# Breast cancer biopsy diagnosis using SVM classifier

Here we attempt to use a support vector machine to predict biopsy classifications using the UCI Wisconsin breast cancer database dataset.  We optimise SVM parameters using Scikit Learn's GridSearch method.

Datasset URL: https://archive.ics.uci.edu/ml/datasets/Breast+Cancer+Wisconsin+(Diagnostic)
(dataset also abailable via sklearn).

The dataset contains labelled data: Diagnosis = B for benign and M for malignant 10.

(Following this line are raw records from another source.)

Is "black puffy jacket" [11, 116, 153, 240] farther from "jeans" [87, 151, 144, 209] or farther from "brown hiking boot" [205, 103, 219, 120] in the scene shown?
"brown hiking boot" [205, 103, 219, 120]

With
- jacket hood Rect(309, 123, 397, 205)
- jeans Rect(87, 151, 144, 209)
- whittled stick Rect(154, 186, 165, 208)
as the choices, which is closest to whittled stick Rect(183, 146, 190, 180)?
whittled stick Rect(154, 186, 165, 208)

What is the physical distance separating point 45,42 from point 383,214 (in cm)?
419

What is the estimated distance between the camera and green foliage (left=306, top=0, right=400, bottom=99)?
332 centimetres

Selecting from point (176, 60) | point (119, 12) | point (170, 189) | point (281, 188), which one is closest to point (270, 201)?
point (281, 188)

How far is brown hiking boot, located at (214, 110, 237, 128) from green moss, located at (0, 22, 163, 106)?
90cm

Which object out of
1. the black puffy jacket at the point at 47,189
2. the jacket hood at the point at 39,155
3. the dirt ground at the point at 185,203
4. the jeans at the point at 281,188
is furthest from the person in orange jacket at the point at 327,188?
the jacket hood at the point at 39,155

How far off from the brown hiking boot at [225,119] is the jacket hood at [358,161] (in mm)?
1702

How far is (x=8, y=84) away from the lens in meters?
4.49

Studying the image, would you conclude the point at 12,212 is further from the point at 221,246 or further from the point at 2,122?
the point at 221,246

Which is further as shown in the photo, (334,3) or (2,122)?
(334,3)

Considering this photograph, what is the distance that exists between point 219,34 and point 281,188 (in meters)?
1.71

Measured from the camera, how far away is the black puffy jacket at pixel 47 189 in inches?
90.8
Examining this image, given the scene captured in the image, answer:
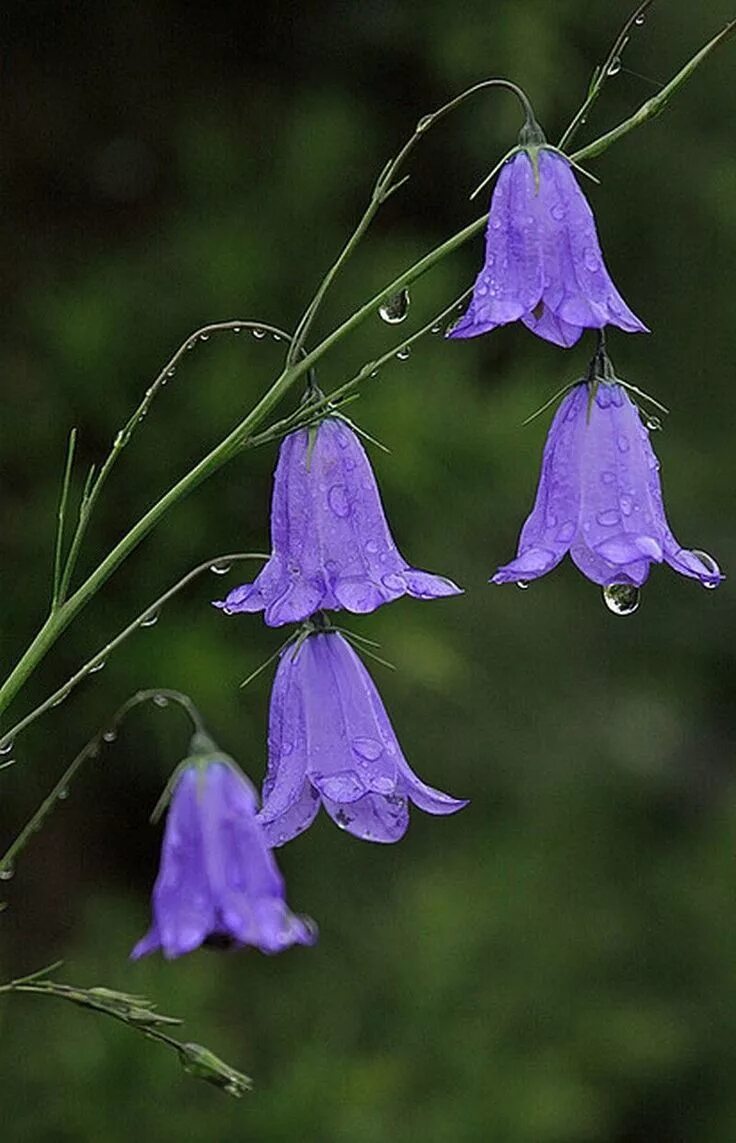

The UCI website describes it as containing 10 real-valued features relating to cell nuclei obtained from the biopsy:

    a) radius (mean of distances from center to points on the perimeter) 
    b) texture (standard deviation of gray-scale values) 
    c) perimeter 
    d) area 
    e) smoothness (local variation in radius lengths) 
    f) compactness (perimeter^2 / area - 1.0) 
    g) concavity (severity of concave portions of the contour) 
    h) concave points (number of concave portions of the contour) 
    i) symmetry 
    j) fractal dimension ("coastline approximation" - 1)
    
Further derived features (mean, standard error, and "worst" i.e. mean of the three largest values) are obtained from the above giving a total of 30 features.

## 1) Import libraries

In [108]:
import numpy as np
import pandas as pd

import matplotlib.pyplot as plt
import seaborn as sns

%matplotlib inline

## 2) Get data

In [109]:
from sklearn.datasets import load_breast_cancer

In [110]:
cancer = load_breast_cancer()

## 3) Exploratory data analysis

In [111]:
type(cancer)

sklearn.datasets.base.Bunch

From the above we see that the sklearn version of the dataset exists as a base.Bunch - a 'dictionary-like' format.
We can see parent level elements using .keys()... 

In [112]:
cancer.keys()

dict_keys(['feature_names', 'target_names', 'target', 'DESCR', 'data'])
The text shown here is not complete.